If you’re a campus conservative, you’re all the rage these days. Egged on by your grown-up backers, the media is going gaga over your resurgence.
You’re cool and rebellious because you’re going against the system. Ten times as many Web pages talk about you as “campus liberals.”
In order to help you get a handle on the latest phenomenon to hit campus — you — we’ve put together a profile of the three types of campus conservatives: whiners, charismatic conservatives and hell-raisers. See which type is the best match for you.
You can read the profiles aloud and then try to guess what category your like-minded friends and neighbors are in, or make it an activity at your conservative political group meeting.
The Whiner
You feel like the system is stacked against you. From the moment you step onto campus you feel oppressed. People look at you differently. Your perspective isn’t respected in class. You have a hard time finding people like you.

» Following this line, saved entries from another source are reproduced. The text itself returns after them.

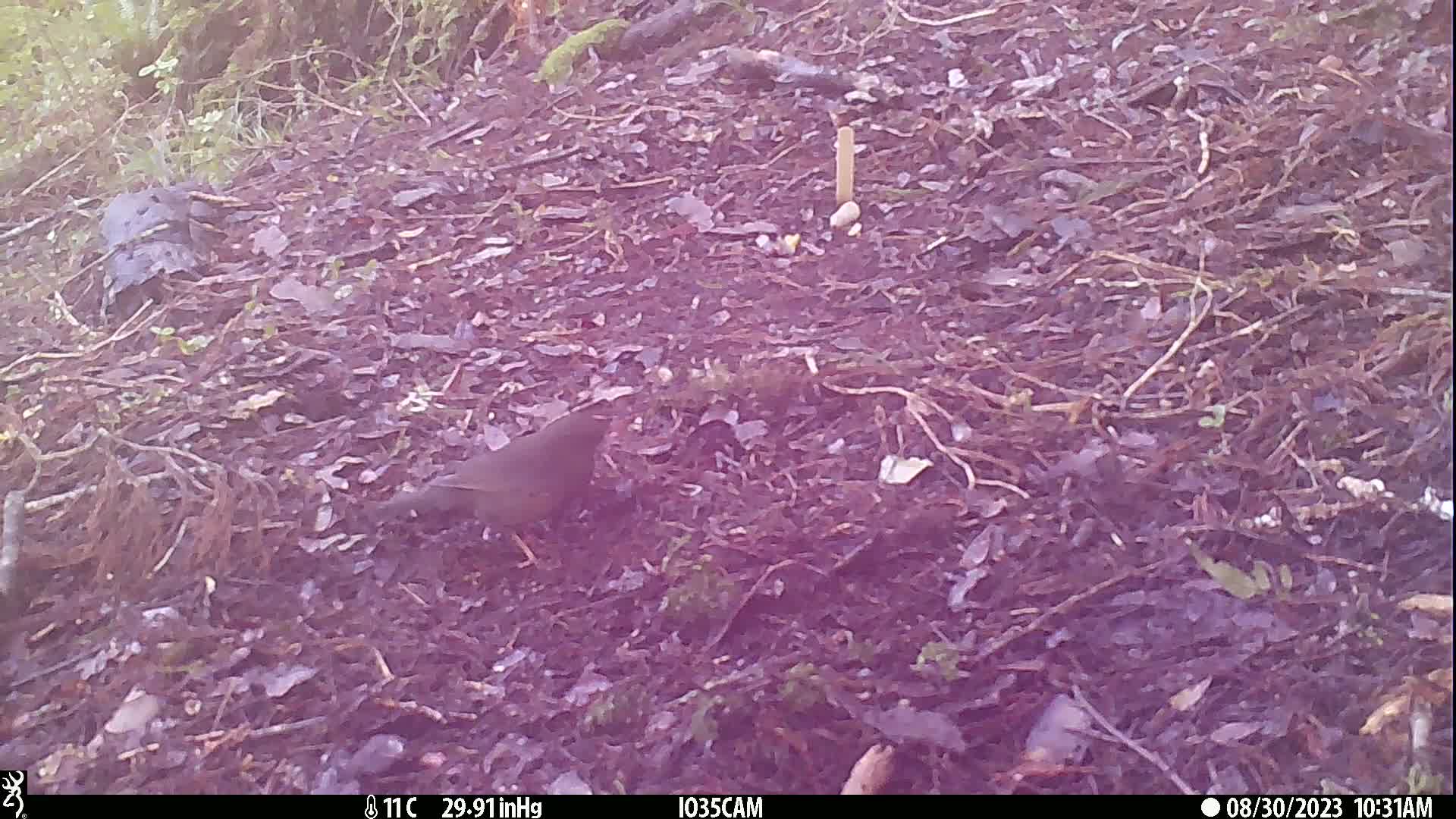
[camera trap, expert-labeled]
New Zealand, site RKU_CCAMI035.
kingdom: Animalia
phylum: Chordata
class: Aves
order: Passeriformes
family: Turdidae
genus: Turdus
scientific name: Turdus merula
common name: eurasian blackbird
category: blackbird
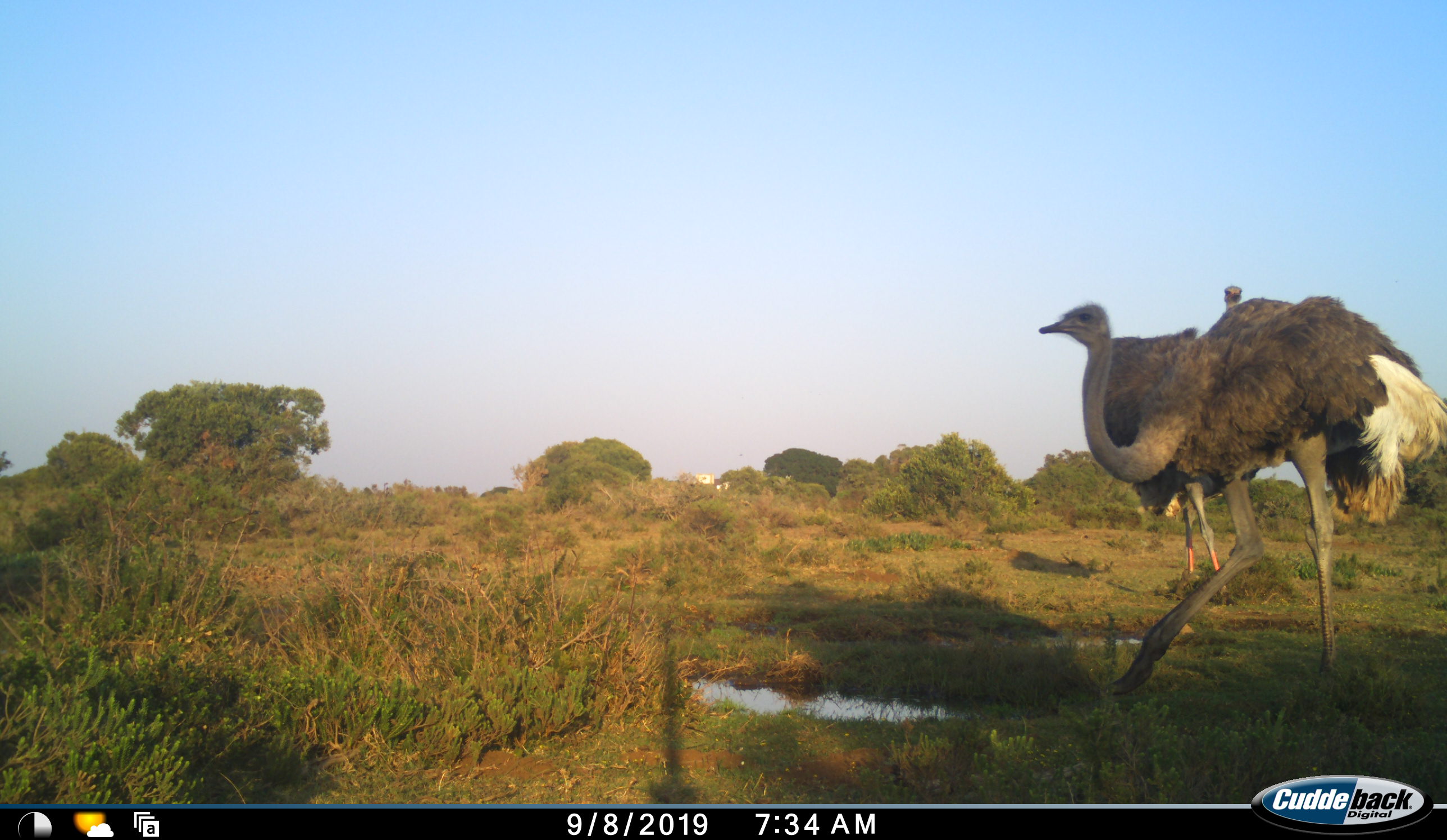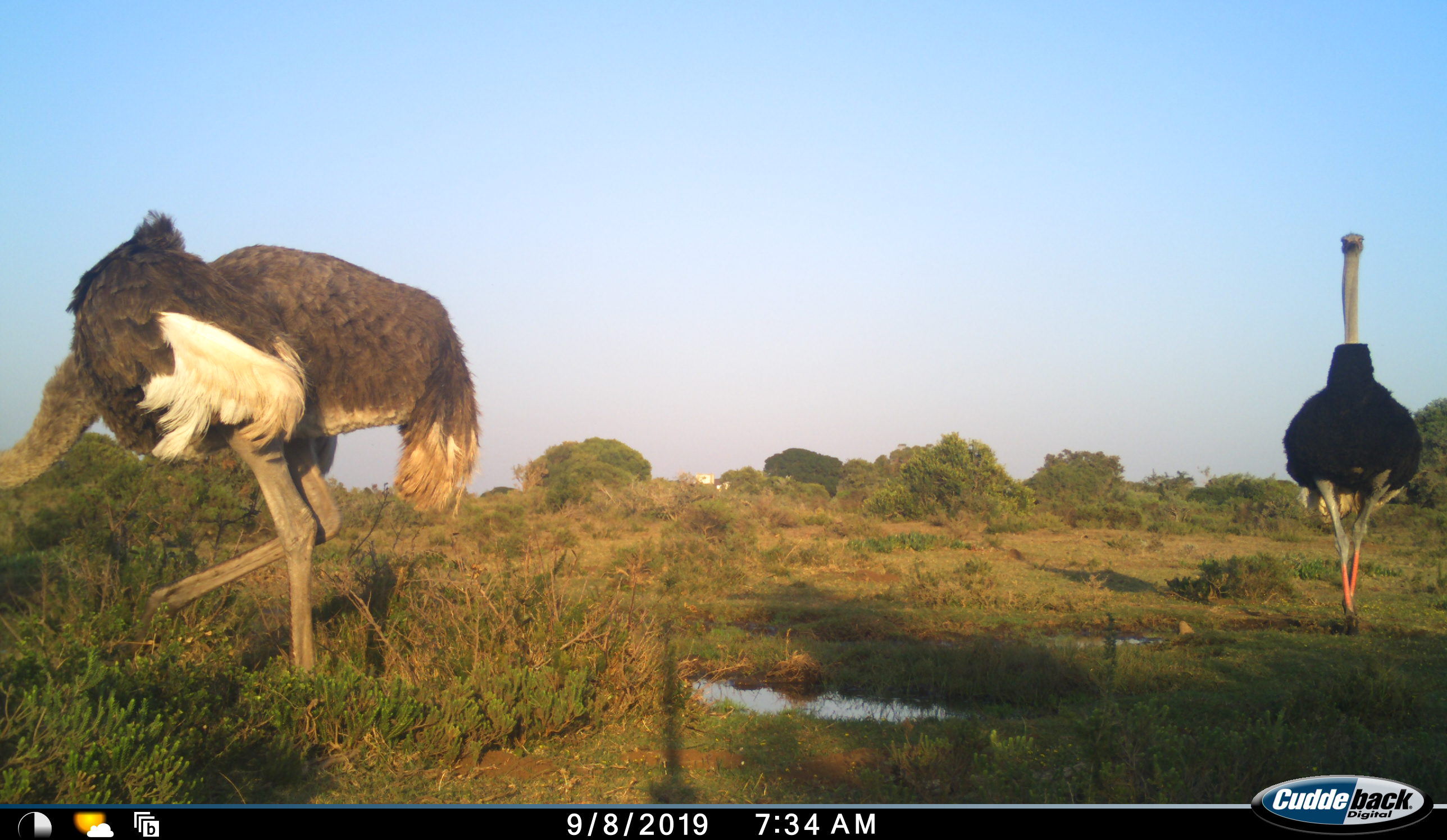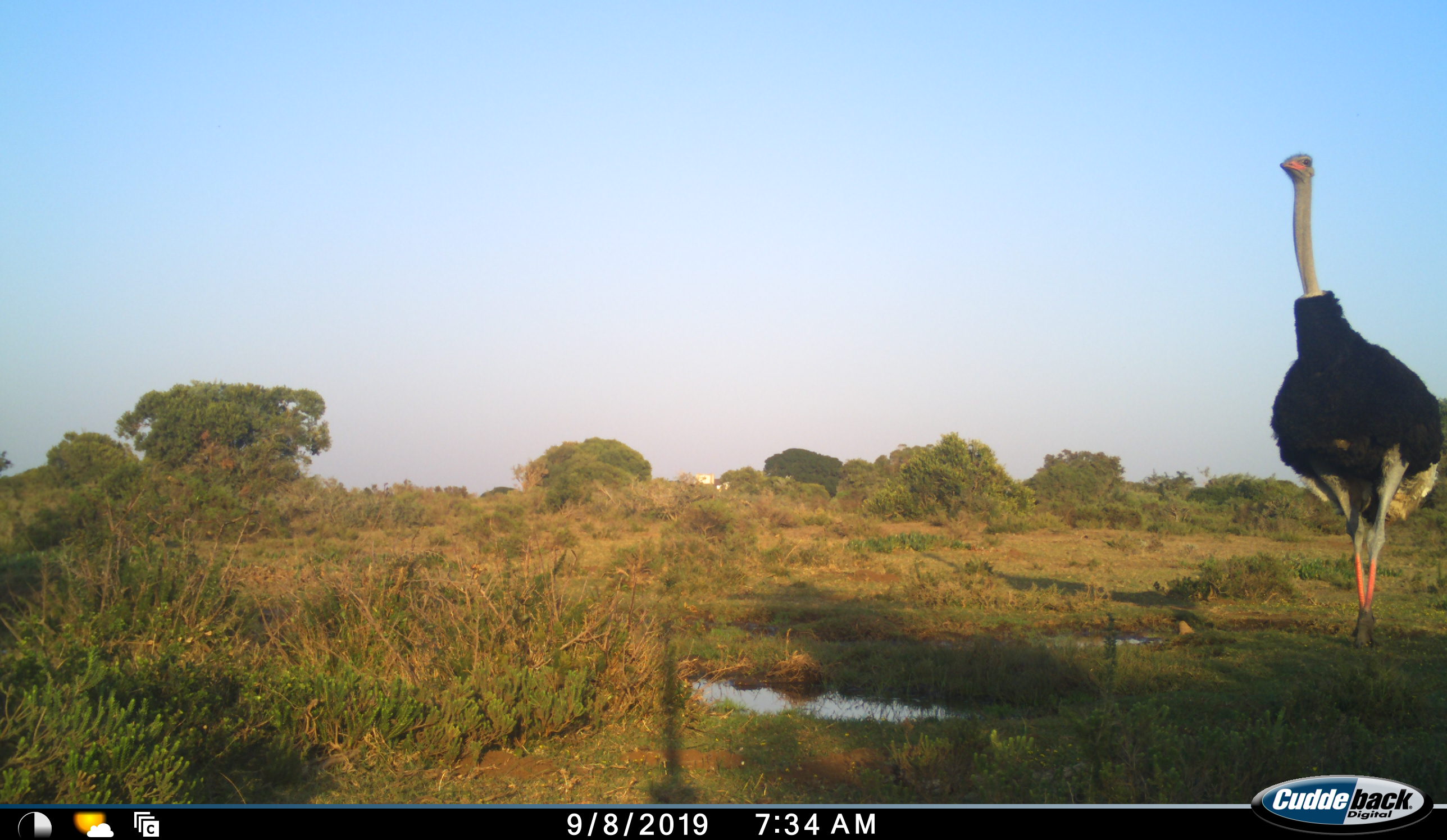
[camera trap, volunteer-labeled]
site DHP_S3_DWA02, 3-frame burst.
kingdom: Animalia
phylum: Chordata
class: Aves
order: Struthioniformes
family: Struthionidae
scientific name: Struthionidae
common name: ostrich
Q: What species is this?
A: Ostrich (Struthionidae).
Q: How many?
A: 2.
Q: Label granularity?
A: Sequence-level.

You are more anti-liberal than pro-conservative. You describe the fact that the most educated, economically productive, attractive, and interesting people in our country typically arrive at the same political conclusions with two words: liberal bias.
If you get a bad grade or don’t have any friends it’s not because you need to work harder, it’s because you were treated unfairly. You think that unqualified conservatives should be given academic jobs in order to make the faculty more “representative.”
If this describes you: Your strategizing about “exposing bias” will get you nowhere. Though you think you’ll be more accepted once you get off campus, if you don’t change now you’ll never be anything more than a whiner.
You can’t start demanding sensitivity training and affirmative action and “balance” quotas as soon as you become an oppressed minority. Get over your politics and show some personal responsibility, or you’ll make a career of not being taken seriously by the people who got the job you couldn’t get, just like David Horowitz.
The Charismatic Con
You’re not a policy wonk. Your thefacebook.com, profile may list you as anything from moderate to very conservative, or may not list your political views at all. You make friends easily, and you don’t mind drinking and sex.
You’re probably going to end up with a crappy job that makes a lot of money. You’re successful at most things you try, so you’re suspicious of anything that gets in your way — including the government. You probably believe in evolution and don’t think abortion is murder.
If this describes you: The Republican Party is an alliance of libertarians, tycoons, hawks, evangelicals and bigots. You libertarians are being taken for a ride.
Instead of running for president of your frat or sorority, think about getting involved in something more political. If you can’t stomach the whiny conservatives, find a group dominated by the third category, and lend your social skills to make it successful.
The Hell-raiser
You love the challenge of being on a college campus. You unapologetically oppose affirmative action, think taxation is theft, and / or blame the hippies for losing the war in Vietnam. You are hawkish and patriotic. You know most campus liberals don’t have the facts to support their arguments and relish the chance to point it out to them.
Although you may be very conservative, you are pragmatic in your stances. You don’t follow the party line, but still manage to piss people off with every sentence. You know that you won’t convert most people to conservatism, but still think it’s a good thing for people to question their preconceptions. You believe in debate.
You favor clever, innovative ways to attract attention. You don’t think “Hey hey, ho ho, Social Security has got to go” is a good slogan, and anyway you wouldn’t feel natural chanting slogans at a campus rally — or a rally anywhere.
You go for elegance, particularly the sort of elegance that rattles the administration, becomes a national news story and maybe results in a ton of donations to your group. You admire the Dartmouth Bestiality Society and whoever thought of affirmative action bake sales.
If this describes you: You are the reason your party is doing so well. Young far-lefties could learn a lot from you. But race baiting is getting old. Move on to national security. Figure out some elegant way to expose the U.N. or something.